Extracted entries Block Start
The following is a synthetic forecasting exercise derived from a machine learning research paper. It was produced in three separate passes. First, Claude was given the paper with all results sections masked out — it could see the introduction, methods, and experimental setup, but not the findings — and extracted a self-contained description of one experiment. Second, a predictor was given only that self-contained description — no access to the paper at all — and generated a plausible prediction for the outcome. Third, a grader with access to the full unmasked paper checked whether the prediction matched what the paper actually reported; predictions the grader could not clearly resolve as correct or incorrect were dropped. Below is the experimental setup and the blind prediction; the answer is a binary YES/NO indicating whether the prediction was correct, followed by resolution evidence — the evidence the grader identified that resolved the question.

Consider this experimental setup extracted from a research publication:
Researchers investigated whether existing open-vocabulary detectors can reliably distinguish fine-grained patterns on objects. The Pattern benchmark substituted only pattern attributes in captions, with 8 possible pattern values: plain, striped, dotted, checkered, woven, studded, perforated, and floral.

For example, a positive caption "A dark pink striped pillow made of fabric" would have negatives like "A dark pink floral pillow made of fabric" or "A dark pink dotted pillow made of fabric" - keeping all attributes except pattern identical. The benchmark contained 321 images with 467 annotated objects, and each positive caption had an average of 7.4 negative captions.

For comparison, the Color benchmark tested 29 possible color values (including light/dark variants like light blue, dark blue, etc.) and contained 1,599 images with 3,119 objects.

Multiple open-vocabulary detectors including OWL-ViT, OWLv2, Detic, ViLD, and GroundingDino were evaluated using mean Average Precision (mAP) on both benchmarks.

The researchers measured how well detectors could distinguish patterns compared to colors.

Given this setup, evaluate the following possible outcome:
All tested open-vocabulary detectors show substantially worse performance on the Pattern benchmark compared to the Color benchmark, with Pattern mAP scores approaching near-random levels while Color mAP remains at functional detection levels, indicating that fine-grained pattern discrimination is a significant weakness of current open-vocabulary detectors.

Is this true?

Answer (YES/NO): NO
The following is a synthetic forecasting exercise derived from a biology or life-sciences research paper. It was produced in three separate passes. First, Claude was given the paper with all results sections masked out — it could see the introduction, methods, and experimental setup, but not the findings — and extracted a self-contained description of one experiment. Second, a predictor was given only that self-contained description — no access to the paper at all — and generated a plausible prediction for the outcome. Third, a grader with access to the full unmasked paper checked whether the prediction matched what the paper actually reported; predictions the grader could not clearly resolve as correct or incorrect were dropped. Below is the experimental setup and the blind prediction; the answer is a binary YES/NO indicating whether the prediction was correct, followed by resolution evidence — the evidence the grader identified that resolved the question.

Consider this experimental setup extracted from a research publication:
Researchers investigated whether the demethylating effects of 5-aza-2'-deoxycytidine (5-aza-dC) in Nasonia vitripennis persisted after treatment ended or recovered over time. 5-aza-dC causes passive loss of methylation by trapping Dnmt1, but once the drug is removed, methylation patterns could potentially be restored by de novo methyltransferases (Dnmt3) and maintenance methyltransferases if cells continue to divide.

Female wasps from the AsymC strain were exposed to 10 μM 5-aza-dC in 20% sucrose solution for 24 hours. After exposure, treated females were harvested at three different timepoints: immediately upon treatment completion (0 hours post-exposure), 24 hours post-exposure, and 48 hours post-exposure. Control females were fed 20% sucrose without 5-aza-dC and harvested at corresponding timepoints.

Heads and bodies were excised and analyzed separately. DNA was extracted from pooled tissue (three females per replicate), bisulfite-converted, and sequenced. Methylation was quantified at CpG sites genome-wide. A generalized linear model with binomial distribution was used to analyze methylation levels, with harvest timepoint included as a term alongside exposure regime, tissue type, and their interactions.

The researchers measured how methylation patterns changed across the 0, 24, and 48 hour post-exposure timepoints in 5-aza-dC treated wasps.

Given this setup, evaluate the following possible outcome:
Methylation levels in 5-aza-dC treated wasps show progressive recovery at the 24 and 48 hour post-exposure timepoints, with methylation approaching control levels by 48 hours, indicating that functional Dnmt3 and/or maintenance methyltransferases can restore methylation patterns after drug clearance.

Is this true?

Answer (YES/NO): NO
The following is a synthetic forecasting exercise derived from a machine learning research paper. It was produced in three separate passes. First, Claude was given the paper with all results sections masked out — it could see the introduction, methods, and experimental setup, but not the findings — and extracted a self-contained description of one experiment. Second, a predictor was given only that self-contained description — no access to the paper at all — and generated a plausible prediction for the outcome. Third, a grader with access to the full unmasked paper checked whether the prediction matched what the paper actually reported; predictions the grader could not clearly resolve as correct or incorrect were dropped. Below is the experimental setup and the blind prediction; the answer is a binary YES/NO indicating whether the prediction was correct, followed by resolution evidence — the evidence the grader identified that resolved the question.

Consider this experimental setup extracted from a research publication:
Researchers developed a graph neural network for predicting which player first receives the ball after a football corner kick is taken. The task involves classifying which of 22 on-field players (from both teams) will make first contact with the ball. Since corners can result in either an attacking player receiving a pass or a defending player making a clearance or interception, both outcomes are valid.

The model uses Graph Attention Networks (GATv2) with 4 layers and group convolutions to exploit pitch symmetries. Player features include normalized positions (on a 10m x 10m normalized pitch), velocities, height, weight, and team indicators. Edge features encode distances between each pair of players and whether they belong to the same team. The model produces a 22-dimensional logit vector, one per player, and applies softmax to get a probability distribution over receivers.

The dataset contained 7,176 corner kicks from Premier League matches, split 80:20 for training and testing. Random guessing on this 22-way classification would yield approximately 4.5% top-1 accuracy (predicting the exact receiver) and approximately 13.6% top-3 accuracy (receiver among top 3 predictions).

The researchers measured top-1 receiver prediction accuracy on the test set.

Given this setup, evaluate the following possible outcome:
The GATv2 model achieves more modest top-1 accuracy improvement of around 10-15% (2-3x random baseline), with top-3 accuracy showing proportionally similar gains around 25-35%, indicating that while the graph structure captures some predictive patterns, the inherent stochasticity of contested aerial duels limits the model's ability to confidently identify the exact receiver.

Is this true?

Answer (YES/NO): NO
Extracted entries Block End
### About this task
Your answer should be each line from the entries that includes the string "hours".

### Your response
Female wasps from the AsymC strain were exposed to 10 μM 5-aza-dC in 20% sucrose solution for 24 hours. After exposure, treated females were harvested at three different timepoints: immediately upon treatment completion (0 hours post-exposure), 24 hours post-exposure, and 48 hours post-exposure. Control females were fed 20% sucrose without 5-aza-dC and harvested at corresponding timepoints.
Methylation levels in 5-aza-dC treated wasps show progressive recovery at the 24 and 48 hour post-exposure timepoints, with methylation approaching control levels by 48 hours, indicating that functional Dnmt3 and/or maintenance methyltransferases can restore methylation patterns after drug clearance.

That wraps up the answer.